++++ Selected passage
Hayley’s story

After giving birth to a healthy boy in 2013, Hayley experienced two miscarriages in 2016. She writes here about how talking about her experience has helped.

The doctor said ‘I am sure we will see you again.’ I know that was supposed to be encouraging but it didn’t feel like it.

I have had two miscarriages in the last year. With the first one I had booked for my booking appointment when I went to the loo and started to bleed. I was at work which made an already traumatic situation even worse. I phoned the doctor and asked what I should do. He was quite blasé about it and said don’t worry it would probably be fine and that he would call me back with an appointment. I didn’t hear so called again. By this stage, the bleeding was getting heavier.

I was sent to EPU. They did a scan but because I was six weeks it was hard to see if the baby was forming inside the sac. I was told to come back in two weeks’ time. The bleeding was still getting heavier.

My husband and I had planned a trip to Cardiff where he was taking part in the half marathon. We still went but I felt very stressed and unsettled. Waiting two weeks for the scan felt like waiting forever. On the day of the scan I felt nervous and apprehensive. When the doctor did the internal examination she said ‘Hayley, I am very sorry.’ I knew in my heart I had lost baby but hearing those words my world felt it had stopped.

I couldn’t stop crying and my husband didn’t know what to say or do, or how to feel. A nurse offered to take me into quiet room. Because it was so early I didn’t need any intervention. I was handed a leaflet and told to go home. The doctor said ‘I am sure we will see you again.’ I know that was supposed to be encouraging but it didn’t feel like it. I had just lost a baby there was no way I could contemplate trying for another one. At time we were moving house so I started to worry if the stress caused this to happen, or perhaps I lifted something I shouldn’t have? Perhaps I should not have stopped running?
++++++++
What to do » Write the next part of Hayley's miscarriage story, picking up after its final sentence.
++++ Extracted information
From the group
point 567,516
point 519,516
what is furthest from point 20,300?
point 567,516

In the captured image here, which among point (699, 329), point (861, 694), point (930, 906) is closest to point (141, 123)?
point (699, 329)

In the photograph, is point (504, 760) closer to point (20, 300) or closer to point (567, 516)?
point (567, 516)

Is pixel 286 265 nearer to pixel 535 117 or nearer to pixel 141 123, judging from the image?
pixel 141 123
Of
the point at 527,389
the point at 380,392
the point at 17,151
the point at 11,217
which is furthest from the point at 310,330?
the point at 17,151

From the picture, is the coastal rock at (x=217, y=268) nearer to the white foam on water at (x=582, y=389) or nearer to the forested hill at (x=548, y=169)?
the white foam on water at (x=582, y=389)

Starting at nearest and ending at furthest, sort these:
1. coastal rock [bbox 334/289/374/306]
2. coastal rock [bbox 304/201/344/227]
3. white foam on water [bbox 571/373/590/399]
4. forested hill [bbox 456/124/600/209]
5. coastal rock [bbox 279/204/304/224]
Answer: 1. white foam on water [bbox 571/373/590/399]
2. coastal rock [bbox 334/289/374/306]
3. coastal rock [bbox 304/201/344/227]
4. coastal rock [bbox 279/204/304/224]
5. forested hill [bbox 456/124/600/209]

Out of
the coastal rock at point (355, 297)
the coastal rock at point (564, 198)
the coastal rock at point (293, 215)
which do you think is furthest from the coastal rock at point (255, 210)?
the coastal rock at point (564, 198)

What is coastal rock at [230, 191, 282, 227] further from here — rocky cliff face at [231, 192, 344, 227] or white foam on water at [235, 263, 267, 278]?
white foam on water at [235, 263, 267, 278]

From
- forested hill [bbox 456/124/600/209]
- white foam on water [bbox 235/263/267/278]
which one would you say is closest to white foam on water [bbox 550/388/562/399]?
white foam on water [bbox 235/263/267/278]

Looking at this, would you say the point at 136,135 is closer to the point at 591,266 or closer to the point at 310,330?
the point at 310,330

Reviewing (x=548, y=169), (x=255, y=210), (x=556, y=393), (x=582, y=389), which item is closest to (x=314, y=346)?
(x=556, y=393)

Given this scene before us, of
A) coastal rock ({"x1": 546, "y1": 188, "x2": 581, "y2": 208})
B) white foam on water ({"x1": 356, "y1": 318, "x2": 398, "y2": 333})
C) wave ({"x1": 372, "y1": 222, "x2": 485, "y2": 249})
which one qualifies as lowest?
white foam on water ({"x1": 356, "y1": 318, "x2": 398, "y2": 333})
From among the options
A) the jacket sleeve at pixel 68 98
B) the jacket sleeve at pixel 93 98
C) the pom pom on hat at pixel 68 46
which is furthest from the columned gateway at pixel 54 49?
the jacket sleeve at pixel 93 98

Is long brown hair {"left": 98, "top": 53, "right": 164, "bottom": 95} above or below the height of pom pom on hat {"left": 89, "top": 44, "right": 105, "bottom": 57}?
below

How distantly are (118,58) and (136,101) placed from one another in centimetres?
++++++++
Answer to this problem »
I told my family and close friends. My Mum was devastated as was my sister. I found it hard to talk about initially because it was so upsetting.

Seven weeks into my next pregnancy I felt very sick, which I took as a good sign. Around 11 weeks I went to the loo and saw a little bit of blood. I talked to the midwife and she said I could go to hospital and wait to see someone. There was a lot of waiting. Eventually I spoke to a consultant and she examined me. A sonographer wasn’t available as she was dealing with an ectopic pregnancy at the time. When the consultant examined me, she said she couldn’t see too much blood which sounded hopeful. I was booked into EPU the next day.

After taking lots of pictures I was told ‘I’m sorry there is no heartbeat, the baby died at 9.5 weeks’ so it was a missed miscarriage and my body thought I was still pregnant. It hit me hard. It had felt like a good strong pregnancy. To be back there again and seeing same people, and being told again I was having a miscarriage was unbearable, made worse by seeing people come out and holding scans and happy faces.

They took me into a private room to discuss the options. I opted for it to be medically managed. A couple of days later we were back in the hospital and left in a room with no idea what was going on. They issued the medication to get everything going. I started to lose a bit of blood. Six hours in I passed the baby. It was awful, I can still see the tiny baby in the bedpan in the toilet with lots of blood. I pressed the buzzer. They confirmed it was the baby and said we just need to wait for the placenta. 12 hrs after taking the medication I was told they would have to assist me with the placenta. The pain was unbearable and I had to have gas and air.

I had to go back for a scan that confirmed there was still ‘product’ in the womb. I was booked in for surgery. By this point it has almost been a month from when the miscarriage started. I desperately needed closure. The surgery was fine and we went home. We were offered no counselling and because it was before the 12 week mark they didn’t even talk about it as if it was a baby.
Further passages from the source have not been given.